▼

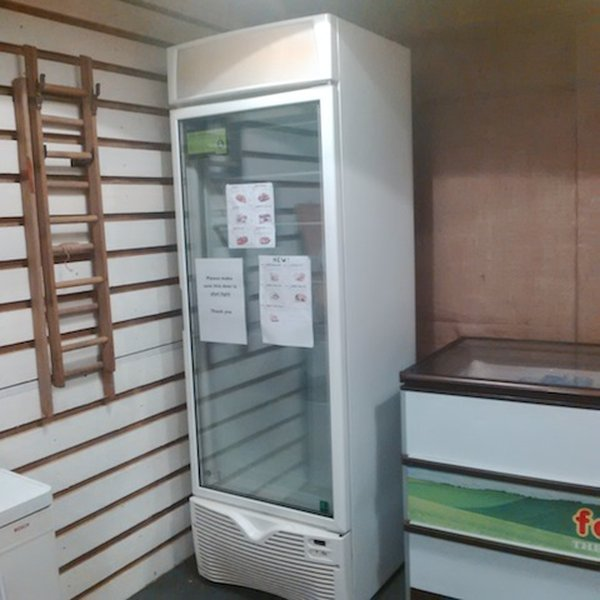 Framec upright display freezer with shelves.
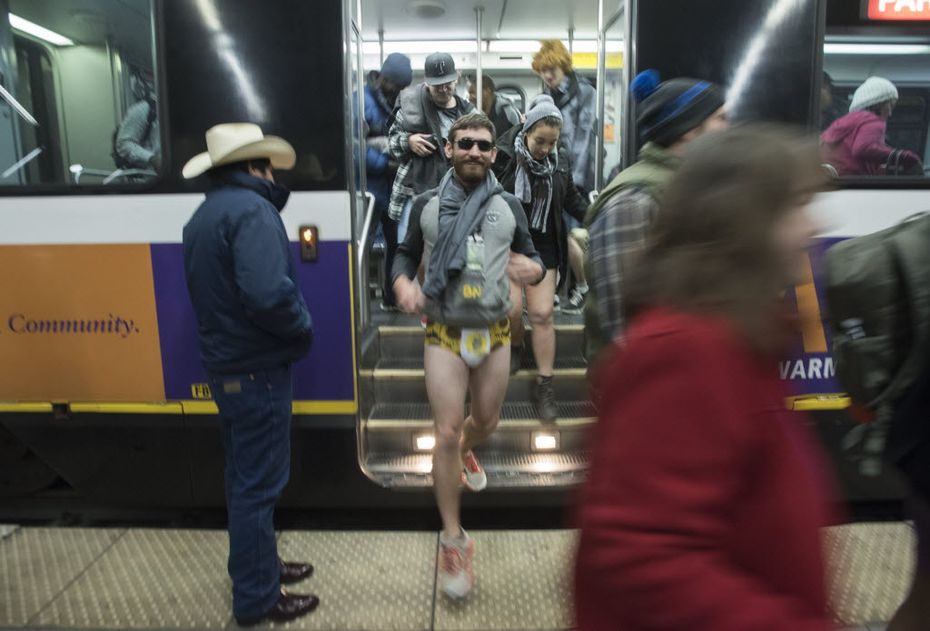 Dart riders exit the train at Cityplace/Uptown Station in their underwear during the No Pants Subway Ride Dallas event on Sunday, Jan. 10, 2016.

▲
▼

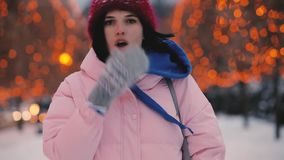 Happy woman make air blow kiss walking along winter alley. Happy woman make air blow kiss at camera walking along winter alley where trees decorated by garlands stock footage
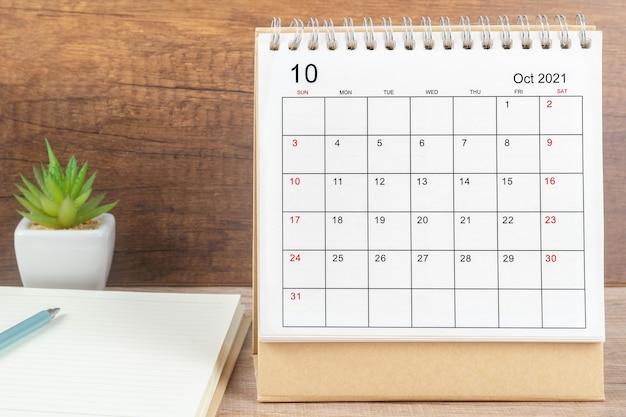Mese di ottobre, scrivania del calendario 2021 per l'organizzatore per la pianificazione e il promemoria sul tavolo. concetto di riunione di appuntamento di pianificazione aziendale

▲

▸ TASK BRIEF
Above are the records; copy from them only the lines starting at the one containing "Framec upright display freezer with shelves." and ending at the one containing "Dart riders exit", exactly and without pictures.

▸ SOLUTION FOR THIS PROBLEM
 Framec upright display freezer with shelves.
 Dart riders exit the train at Cityplace/Uptown Station in their underwear during the No Pants Subway Ride Dallas event on Sunday, Jan. 10, 2016.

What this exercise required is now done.